> **EXCERPTED TEXT**:
* * * * * * * * *

# Backing to apply a embroidered patch to hat



## Kimsie (Oct 5, 2007)

I would like to do some hats that have embroidered design on them, but I dislike sewings hats-I have a lot of problems doing them especially thick hats. So, I was wondering if I could sew my design of a calf onto 2layers of backing and then use some kind of a 'glue' to heat press it to the hat. Also, does the 'glue' need to be cut excatly the same shape as the embroider design? (so in my case I would need to cut out the legs of the calf-right-wrong?) I like the details you get from embroidered designs vs. single color of vinyl application. I have both and embroidery machine and a vinyl cutter (with heat presses)
Thank you for any info.
Kim


----------



## binki (Jul 16, 2006)

What you are talking about is a patch and you can get the blanks and sew on them or just get the patches done. Here are a couple of resources. 

blank patches
Emblems!


----------



## SunEmbroidery (Oct 18, 2007)

You can make your own patch but the edge needs to be finished (satin stitch) so the ends don't fray. Cut carefully & use fray check if necessary.


----------



## deChez (Nov 10, 2007)

* * * * * * * * *

(Records from a spatial question set)
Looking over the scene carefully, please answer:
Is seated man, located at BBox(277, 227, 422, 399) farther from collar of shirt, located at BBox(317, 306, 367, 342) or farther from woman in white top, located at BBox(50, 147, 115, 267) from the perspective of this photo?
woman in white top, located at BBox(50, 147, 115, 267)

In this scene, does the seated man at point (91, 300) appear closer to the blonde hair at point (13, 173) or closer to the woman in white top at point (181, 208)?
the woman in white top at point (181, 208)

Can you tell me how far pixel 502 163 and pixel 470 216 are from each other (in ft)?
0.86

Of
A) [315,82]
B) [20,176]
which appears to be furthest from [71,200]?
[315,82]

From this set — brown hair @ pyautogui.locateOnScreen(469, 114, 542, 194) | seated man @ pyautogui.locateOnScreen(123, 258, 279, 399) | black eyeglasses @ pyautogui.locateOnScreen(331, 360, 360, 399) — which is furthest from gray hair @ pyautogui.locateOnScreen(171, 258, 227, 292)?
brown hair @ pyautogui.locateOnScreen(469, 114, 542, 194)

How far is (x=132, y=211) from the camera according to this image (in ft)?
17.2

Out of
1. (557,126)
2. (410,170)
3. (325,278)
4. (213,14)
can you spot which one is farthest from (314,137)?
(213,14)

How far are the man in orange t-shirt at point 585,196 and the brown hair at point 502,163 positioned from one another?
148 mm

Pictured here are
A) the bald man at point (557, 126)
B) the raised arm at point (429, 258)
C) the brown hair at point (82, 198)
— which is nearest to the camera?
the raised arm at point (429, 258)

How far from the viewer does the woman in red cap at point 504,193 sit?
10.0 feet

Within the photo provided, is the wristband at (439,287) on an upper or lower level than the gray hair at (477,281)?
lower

* * * * * * * * *

> **COMPLETE THE FOLLOWING**:
A. In the forum thread on embroidered hat patches, what kind of stitch should finish the edge of a homemade patch so the ends don't fray?
B. Continue the forum thread on embroidered hat patches from its last line.

> **PER-TASK ANSWERS**:
A. A satin stitch.

B.
Really never tried it or thought about it so, I may be talking nonsense here but...have you tried sewing the design on a heavy tear-away? Maybe 2 pieces of heavy tear away would be better or, put a piece of solvy underneath. 

It sounds like you want to end up with just the embroidered design...no background patch. There really must be a way because I can remember seeing such a thing in fabric or craft stores.

If you can pull it off, you can attach with fabric glue...the kind from the fabric store that is permanent and washable or, something like stitch-witchery (although with that, you'd have to cut it into the shape of the design.)

Let us know if you find a way.


----------



## Kimsie (Oct 5, 2007)

I haven't tried any of these ideas yet, I need to catch up on a few other orders first. I appreciate your ideas.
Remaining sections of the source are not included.